Look for any and all policies that have equal priorities. Only one of them will apply to a matching object (queue, stream, exchange), and the selection should be considered non-deterministic (random).
Policy Pattern or Target Type Does Not Match Object's Name or Type
To verify this hypothesis, list the policies that
match the object (e.g. queue) in question using rabbitmqadmin v2.
- rabbitmqadmin v2
# lists all policies that match a queue named "a.queue" in a virtual host named "target.vhost"
rabbitmqadmin --vhost "target.vhost" policies list_matching_object --name "a.queue" --type "queues"
- rabbitmqadmin v2
# lists all policies that match an exchanged named "an.exchange" in a virtual host named "target.vhost"
rabbitmqadmin --vhost "target.vhost" policies list_matching_object --name "an.exchange" --type "exchanges"
If the results are empty, this means that no policies in the target virtual host have matched the target object (queue, stream, exchange).
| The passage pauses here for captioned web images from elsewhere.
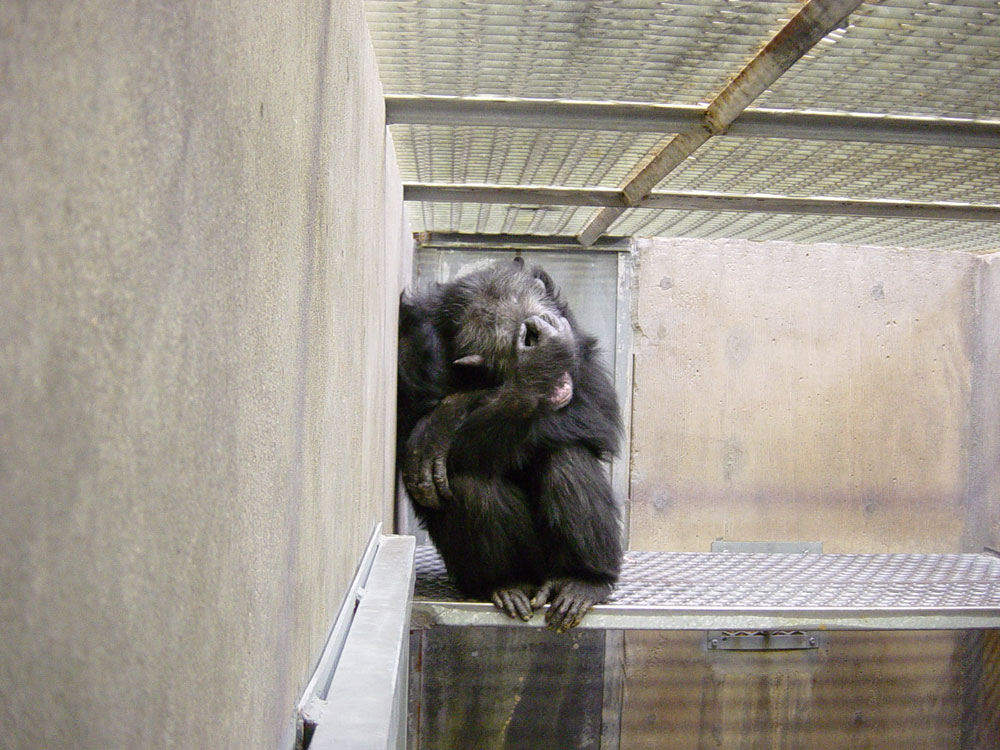 A chimp named Juan hides from the camera at the Alamogordo sanctuary. (Courtesy of Save the Chimps)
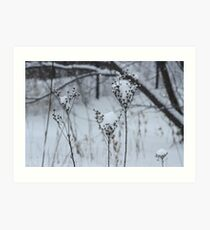 Just a sprinkle of snow Art Print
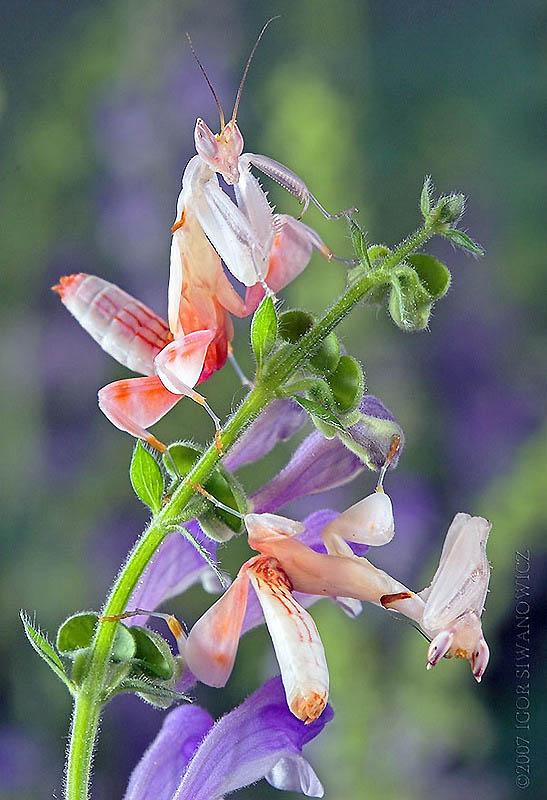 3148 Орхидейные богомолы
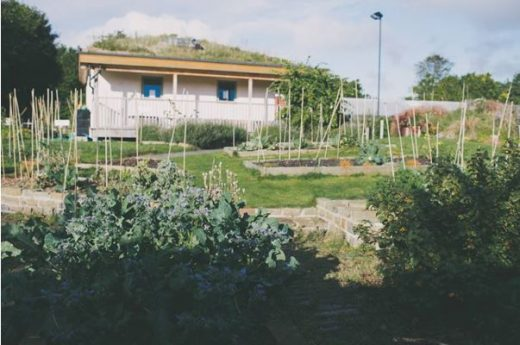 A range of allotments by the Outback in Halifax.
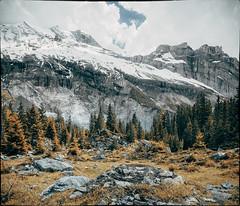 Rocks. Trees. Mountains.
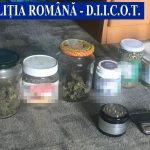 Bani, plante de cannabis și alte droguri descoperite de polițiști în urma unei percheziții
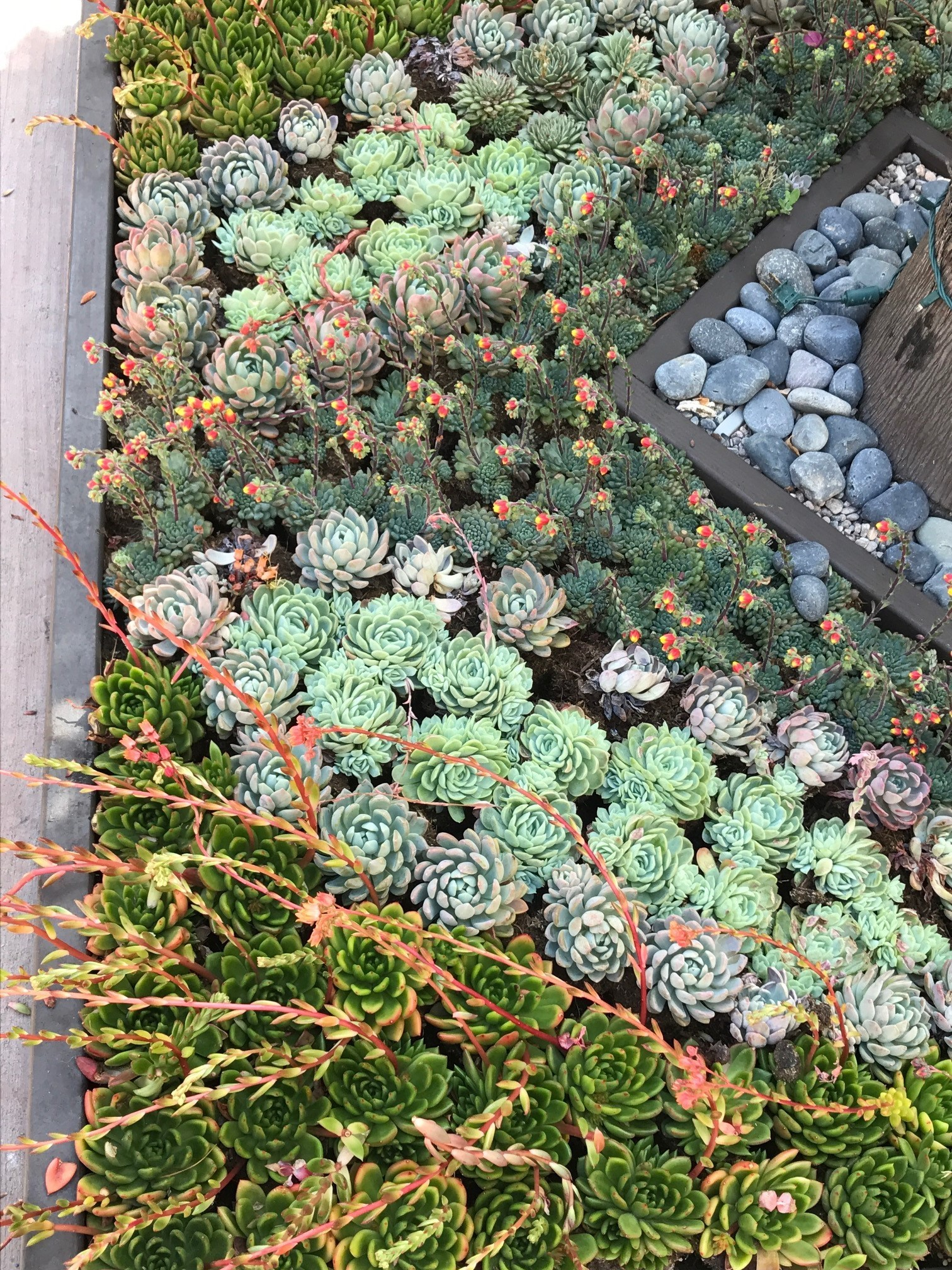 A succulent display at Flower Hill.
Policy Declared in the Wrong Virtual Host
Policies are virtual host-scoped, that is, belong to a particular virtual host and only apply to the objects (queues, streams, exchanges) in that virtual host.
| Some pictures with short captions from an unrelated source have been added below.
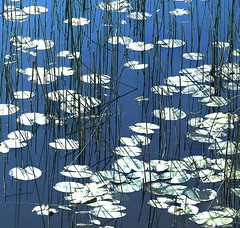 (Edinburgh Nette ...) Tags: ponds backlight lilies reflections mull aros ribbet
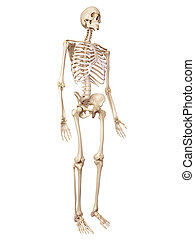 The human skeleton - medical accurate illustration of the...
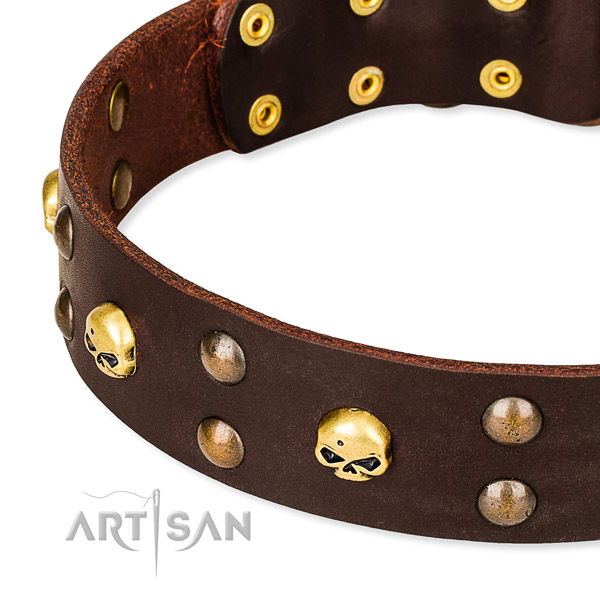 Top notch leather dog collar for fail-safe use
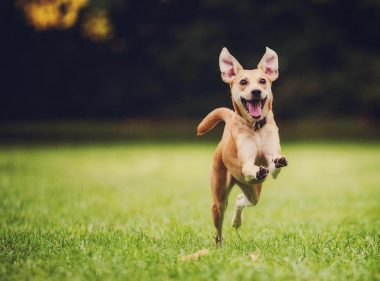 happy-puppy-training-perfect-pup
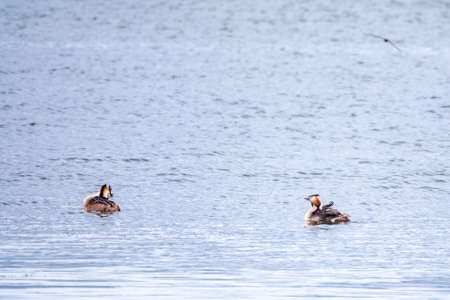 Two stunning adult Great crested Grebe, Podiceps cristatus, swimming in the lake, one of the parents has their cute babies riding on its back. Banco de Imagens - 155342476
A policy can be declared in the default virtual host by mistake. To verify this hypothesis, list only the policies in that virtual host.
- bash
- PowerShell
- rabbitmqadmin v2
rabbitmqctl --vhost "target.vhost" list_policies --formatter=pretty_table
rabbitmqctl.bat --vhost "target.vhost" list_policies --formatter=pretty_table
rabbitmqadmin --vhost "/" policies list_in
If the results are empty, this means that there are no policies defined in the target virtual host.